Still, none of that explained why Anais kept his picture next to their son’s bed. It was something he knew he wouldn’t have done, had their situation been reversed. He would have pretended she’d never existed.

He’d told her it would make him a monster if he was the man she suggested he was. If Dante had lied, if Dario had gotten the wrong idea, if more than half a decade had ticked by like this, rolling on from that single day in his old apartment...

But he knew that was impossible. Dante had been many things back then, but he’d never been a liar—and he’d certainly never looked Dario straight in the eye and lied to him, not once in all their lives. Not even by omission.

Dario knew it was impossible.

Yet somehow, he still felt like a monster.

“What the hell are you doing?” he asked himself, almost under his breath. Because he didn’t understand how Anais could be the awkward virgin he’d run after on the Columbia campus and also the woman who’d slept with his twin brother. He’d never understood that progression—and he’d never wanted to hang around and ask for explanations, either. Over time he’d thought he’d figured it out. She’d been so starved for attention, for affection, after the childhood she’d had—no wonder one man hadn’t been enough for her. That was what he’d told himself. That was what he’d believed.

But a picture of him next to a child’s bed didn’t fit in with the character he’d imagined. With who he’d told himself she’d become by having sex with Dante for God only knew how long before he’d discovered them.

He didn’t know what to make of it, and he hated that. Anais belonged in the box she’d built with her own deceitful behavior. This past week had been bad enough. Running into her so unexpectedly in that remote house on Maui, then discovering she had a child she claimed was his—it all required a somewhat larger, more unwieldy box than he’d prefer.

Still, this was worse. This struck him as an act of charity and he couldn’t understand how such a thing fit with the woman who’d callously pitted one twin against the other. Who might have been doing so all throughout Dario’s relationship, for all he knew.

He raked a hand through his hair and picked up his cell phone, aware that calling her was the exact opposite of how he’d normally handle something like this. Why did this woman tie him in knots when she wasn’t even in the same room?

But that was when the housekeeper bustled in, placing a stack of new tabloids in front of him and taking Damian by the hand to lead him out. And instead of calling Anais to thank her for a kindness he didn’t understand in the first place, he sat where he was and read capital letter denunciations of his character in as overdramatic language as it was possible to find.

The ICE Man Cometh—and He Took My Baby!

And that was when another thought occurred to him, much darker than the previous ones.

He only knew that Anais had placed a photograph next to Damian’s bed.

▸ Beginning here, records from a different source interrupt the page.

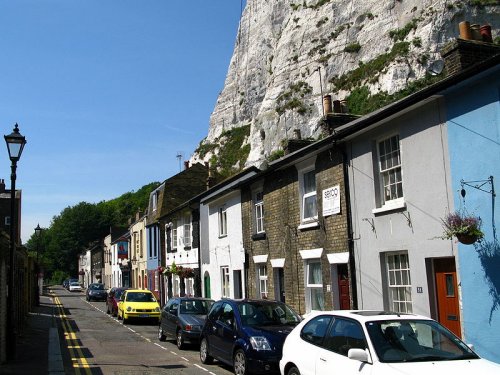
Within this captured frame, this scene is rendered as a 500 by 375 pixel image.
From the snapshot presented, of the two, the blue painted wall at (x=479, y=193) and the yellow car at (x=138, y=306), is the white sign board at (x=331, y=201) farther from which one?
the yellow car at (x=138, y=306)

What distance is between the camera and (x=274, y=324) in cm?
1166

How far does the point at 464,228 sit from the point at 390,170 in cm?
333

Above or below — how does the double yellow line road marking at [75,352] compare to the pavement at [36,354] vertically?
below

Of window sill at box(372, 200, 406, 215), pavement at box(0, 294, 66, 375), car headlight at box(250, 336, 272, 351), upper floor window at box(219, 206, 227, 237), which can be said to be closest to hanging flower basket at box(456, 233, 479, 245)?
window sill at box(372, 200, 406, 215)

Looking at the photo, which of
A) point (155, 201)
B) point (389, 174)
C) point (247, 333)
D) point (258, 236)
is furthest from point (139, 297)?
point (389, 174)

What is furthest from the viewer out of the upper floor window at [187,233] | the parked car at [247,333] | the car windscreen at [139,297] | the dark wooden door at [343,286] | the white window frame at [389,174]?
the upper floor window at [187,233]

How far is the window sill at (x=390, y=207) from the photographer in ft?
38.3

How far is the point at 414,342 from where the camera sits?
7.04 m

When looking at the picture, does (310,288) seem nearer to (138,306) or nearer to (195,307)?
(195,307)

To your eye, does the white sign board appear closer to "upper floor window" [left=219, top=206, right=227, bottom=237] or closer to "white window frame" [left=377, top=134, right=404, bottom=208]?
"white window frame" [left=377, top=134, right=404, bottom=208]

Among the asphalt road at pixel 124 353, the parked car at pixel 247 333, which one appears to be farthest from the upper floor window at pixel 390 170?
the asphalt road at pixel 124 353

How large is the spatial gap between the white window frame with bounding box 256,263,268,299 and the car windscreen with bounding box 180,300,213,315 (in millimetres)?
2100

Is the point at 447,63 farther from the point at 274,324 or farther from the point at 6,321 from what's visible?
the point at 6,321

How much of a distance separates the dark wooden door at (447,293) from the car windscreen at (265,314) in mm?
3060
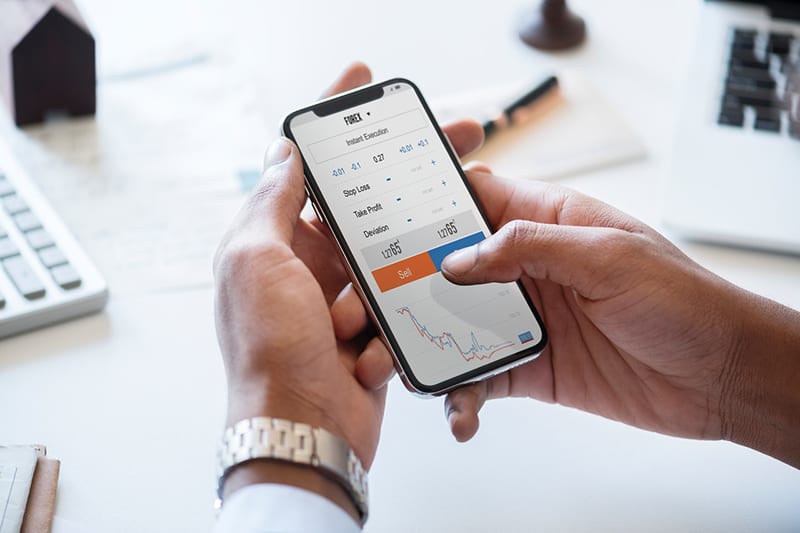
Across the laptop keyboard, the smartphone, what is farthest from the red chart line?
the laptop keyboard

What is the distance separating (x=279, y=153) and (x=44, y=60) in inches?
13.7

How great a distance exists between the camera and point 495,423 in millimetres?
705

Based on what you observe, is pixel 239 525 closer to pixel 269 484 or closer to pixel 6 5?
pixel 269 484

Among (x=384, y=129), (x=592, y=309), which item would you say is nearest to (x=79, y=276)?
(x=384, y=129)

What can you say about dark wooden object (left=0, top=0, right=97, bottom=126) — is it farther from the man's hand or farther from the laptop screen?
the laptop screen

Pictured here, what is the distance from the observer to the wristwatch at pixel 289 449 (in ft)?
1.81

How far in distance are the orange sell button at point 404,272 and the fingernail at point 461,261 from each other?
0.09 feet

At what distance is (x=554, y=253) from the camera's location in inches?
24.4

Damian hadn’t specified what was in that photograph. Which meant Dario had no way of knowing which Di Sione twin was in that photograph, did he?

* * *

It was late into the night on that same day when the nanny pushed open the door to Dario’s home office suite, startling him where he sat on the leather couch with his laptop and a tumbler of whiskey.

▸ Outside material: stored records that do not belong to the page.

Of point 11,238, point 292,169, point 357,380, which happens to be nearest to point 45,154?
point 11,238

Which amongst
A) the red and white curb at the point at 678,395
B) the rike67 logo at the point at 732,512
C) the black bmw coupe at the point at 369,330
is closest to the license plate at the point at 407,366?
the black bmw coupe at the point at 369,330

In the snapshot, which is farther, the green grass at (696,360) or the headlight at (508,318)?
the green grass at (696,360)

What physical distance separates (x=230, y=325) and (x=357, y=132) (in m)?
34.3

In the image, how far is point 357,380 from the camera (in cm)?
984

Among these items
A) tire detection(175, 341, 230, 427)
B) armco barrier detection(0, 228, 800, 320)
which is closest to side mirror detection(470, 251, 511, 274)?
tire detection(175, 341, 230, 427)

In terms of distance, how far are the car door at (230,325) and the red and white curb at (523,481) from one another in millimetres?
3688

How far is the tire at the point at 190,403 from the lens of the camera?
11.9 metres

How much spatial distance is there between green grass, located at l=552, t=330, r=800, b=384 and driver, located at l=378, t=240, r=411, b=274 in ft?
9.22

He hit a key to pause the video he was watching—of Anais on some appalling talk show, playing the part of wounded, helpless ingenue swept into all this darkness by a corporate wolf like Dario. He had to admit she was good at it. She’d almost had him convinced he was an evil, heartless bastard and he knew better.

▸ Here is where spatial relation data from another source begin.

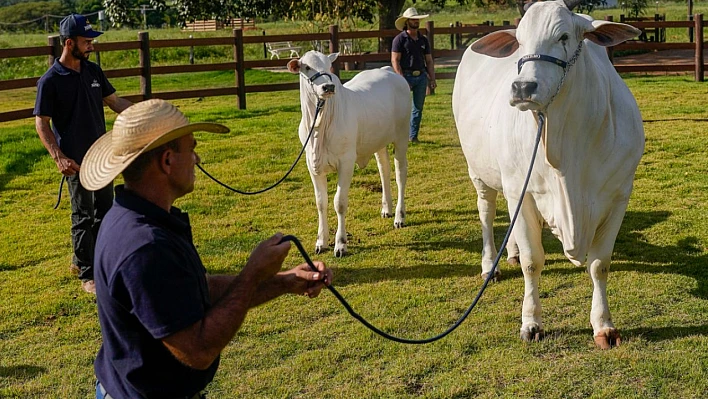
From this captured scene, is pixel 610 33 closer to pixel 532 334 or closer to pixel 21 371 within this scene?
pixel 532 334

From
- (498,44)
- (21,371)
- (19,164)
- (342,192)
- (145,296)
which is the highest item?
(498,44)

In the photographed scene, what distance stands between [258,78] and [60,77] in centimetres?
1712

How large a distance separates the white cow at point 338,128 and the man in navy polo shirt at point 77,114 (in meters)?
1.78

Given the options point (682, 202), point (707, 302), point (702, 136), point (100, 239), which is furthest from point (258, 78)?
point (100, 239)

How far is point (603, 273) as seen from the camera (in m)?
5.89

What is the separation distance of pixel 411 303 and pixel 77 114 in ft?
10.3

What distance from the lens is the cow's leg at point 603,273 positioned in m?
5.74

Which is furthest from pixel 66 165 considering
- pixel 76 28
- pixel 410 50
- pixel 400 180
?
pixel 410 50

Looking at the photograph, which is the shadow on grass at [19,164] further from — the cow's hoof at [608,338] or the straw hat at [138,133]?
the straw hat at [138,133]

“I was so sheltered,” she’d said, her voice choked up. “No, he never divorced me. He simply reappeared long after I’d given up hope. I thought... I hoped... It sounds so naive to say it out loud, doesn’t it? But it was all a trick. A game. He just wanted our son.”

Dario had listened to that part at least fifteen times. If he didn’t know better, if he hadn’t lived the truth of things with Anais, he’d have sworn she hadn’t been acting. And even though he knew that was impossible, he’d found himself reacting as if she really wasn’t putting on a show. As if he really had swooped down upon her like some angel of death, six years ago and now, and ruined her life each time.